Microsoft hat das kumulative Update KB5099414 für Windows 11 Version 23H2 (2023 Update) im Rahmen des Juli-Patch-Dienstags 2026 veröffentlicht. Die Build-Nummer lautet 22631.7376. Das Hauptziel der Veröffentlichung ist die Behebung von 570 Sicherheitsproblemen, darunter drei Zero-Day-Schwachstellen, sowie die Einführung einer Reihe von Verbesserungen an internen Funktionen des Betriebssystems. Wenn frühere Updates installiert sind, werden nur die neuen Komponenten dieses Pakets heruntergeladen und installiert.

Derzeit sind keine bekannten Probleme verzeichnet. Um das Update KB5099414 zu installieren, öffnen Sie die Einstellungen, gehen Sie zu Windows Update und klicken Sie auf Nach Updates suchen. Das Paket wird automatisch installiert. Was nicht in den Haupttext passte: Dieses kumulative Update ist obligatorisch und wird über den standardmäßigen Windows-Wartungsmechanismus heruntergeladen; für Home- und Pro-Editionen kann die Bereitstellung nach dem Standardzeitplan erfolgen, während Enterprise- und Education-Editionen sofort verfügbar sind.


So funktionieren die neuen Funktionen:

Sicherheit. Das integrierte Windows-Dienstprogramm curl.exe wurde auf Version 8.21.0 aktualisiert, was die Integration einer aktualisierten Codebasis mit behobenen URL-Parsing-Schwachstellen und verbesserter TLS 1.3-Unterstützung impliziert. Das kumulative Juli-Paket behebt 570 Sicherheitslücken in Kernel-Komponenten, dem Grafiksubsystem und dem Netzwerkstack, darunter drei aktiv ausgenutzte Zero-Days, und verhindert so Rechteausweitungen und Remotecodeausführung.

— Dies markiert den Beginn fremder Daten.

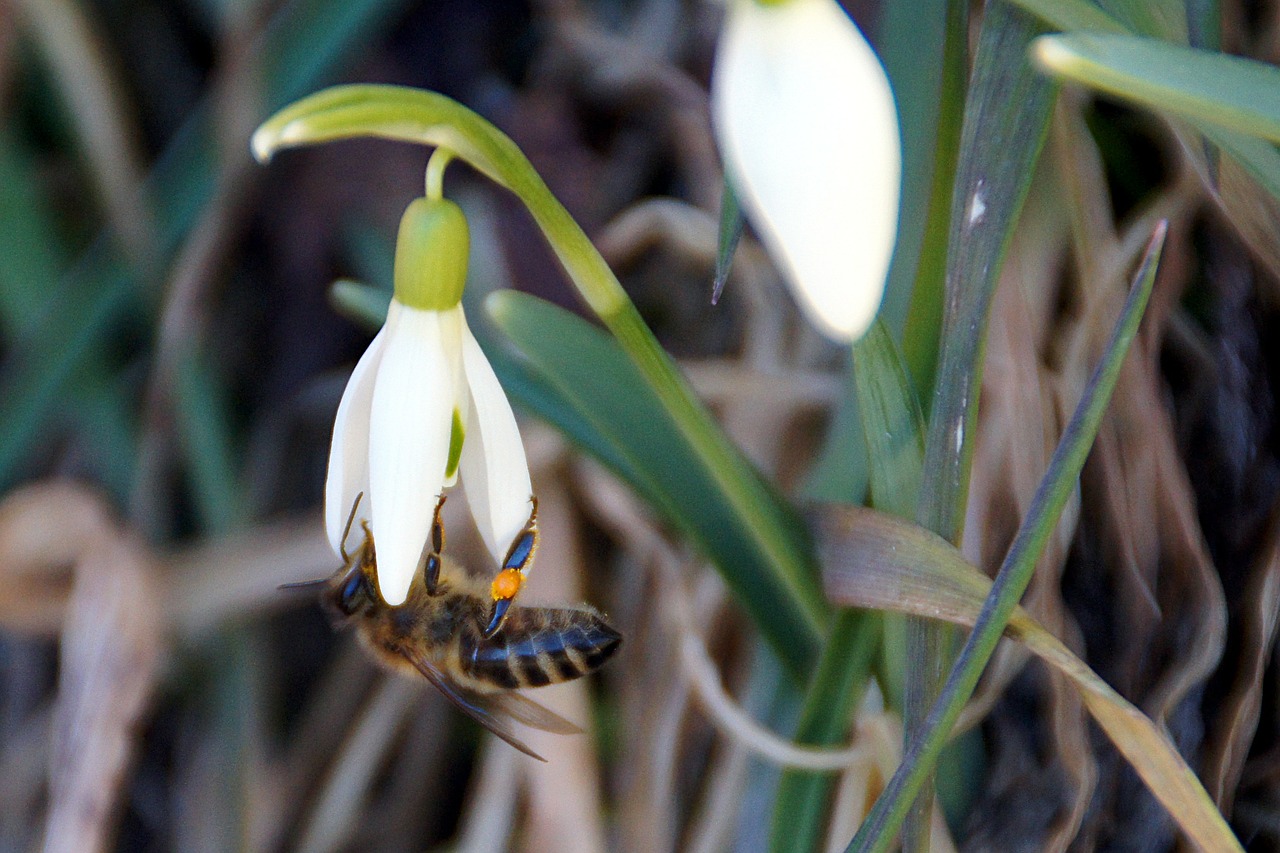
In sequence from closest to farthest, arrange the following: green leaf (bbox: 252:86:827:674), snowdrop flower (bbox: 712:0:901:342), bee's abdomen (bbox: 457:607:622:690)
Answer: snowdrop flower (bbox: 712:0:901:342) < green leaf (bbox: 252:86:827:674) < bee's abdomen (bbox: 457:607:622:690)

Sicherer Start (Secure Boot). Die Liste der Geräte, deren Trusted Platform Module und UEFI-Firmware es erlauben, automatisch erneuerte Secure Boot-Zertifikate über den Aktualisierungsmechanismus der Signaturdatenbank (DBX) und der Schlüsselaustauschschlüssel (KEK) zu beziehen, wurde erweitert. Diese automatische Bereitstellung über Windows Update betrifft unterstützte PCs und nicht verwaltete Unternehmensgeräte und verlängert die Lebensdauer der vertrauenswürdigen Umgebung ohne manuelles Eingreifen des Administrators.

Drittanbieteranwendungen. Eine durch das Sicherheitsupdate KB5093998 verursachte Regression in der OLE-Automatisierungsinfrastruktur wurde behoben. Das Problem bestand in einem Fehler beim Marshalling von Schnittstellen beim Aufruf von COM-Server-Methoden von Microsoft Office-Anwendungen durch externe Clients: Der Versuch, die Dispatch-Schnittstelle zu erhalten, endete mit einem Fehler, der den Start von Office-Prozessen und das Öffnen von Dokumenten über CoCreateInstance-Aufrufe blockierte.

Datei-Explorer. Ein Fehler in der Interaktionslogik mit Analysepunkten wurde behoben, der dazu führte, dass die OneDrive-Verknüpfung beim Starten der Shell mit erhöhten Rechten nicht zugänglich war. Die Ursache lag in der Namespace-Isolation des Umleiters: Ein als Administrator ausgeführter Prozess verlor den Zugriff auf die symbolische Verknüpfung, die im Kontext eines Standardbenutzers erstellt wurde.

Landes- und Betreibereinstellungen. Die Zugangspunktdatenbanken (APN) und Konfigurationsprofilpakete für eine Reihe von Mobilfunkanbietern wurden aktualisiert. Dies betrifft die voreingestellten Parameter für die Mobilfunknetzregistrierung und Roaming-Einstellungen, sodass Geräte mit Mobilfunkmodems das Heimnetz korrekt identifizieren und eine IP-Adresse beziehen können, ohne die PDP-Kontexteinstellungen manuell eingeben zu müssen.

Tastenkombinationen. Die interne Verarbeitung der Löschung globaler Tastatur-Hook-Registrierungen und Zugriffstasten-Tabellen bei der Abmeldung von Tastenkombinationen wurde geändert. In seltenen Fällen konnte der Zustand des Eingabesynchronisations-Mutex gesperrt bleiben, was zu einer vorübergehenden Nichtreaktion der WM_HOTKEY-Systemhandler führte; normalerweise hilft ein erzwungener Neustart der Anwendung, die Nachrichtenwarteschlange zu leeren.

Netzwerk. Die Sicherheitsanforderungen für die TDI-Transportregistrierung wurden verschärft: Der Kernel verlangt nun eine obligatorische Registrierung über eine legitime Treibersignatur, um Dispatch-Funktionen aufzurufen. Anwendungen, die Low-Level-Sockets über nicht registrierte Filter von Drittanbietertreibern nutzen und dabei den Winsock-Kernel-Stack umgehen, stellen ihre Funktion ein, während registrierte Transporte nicht betroffen sind.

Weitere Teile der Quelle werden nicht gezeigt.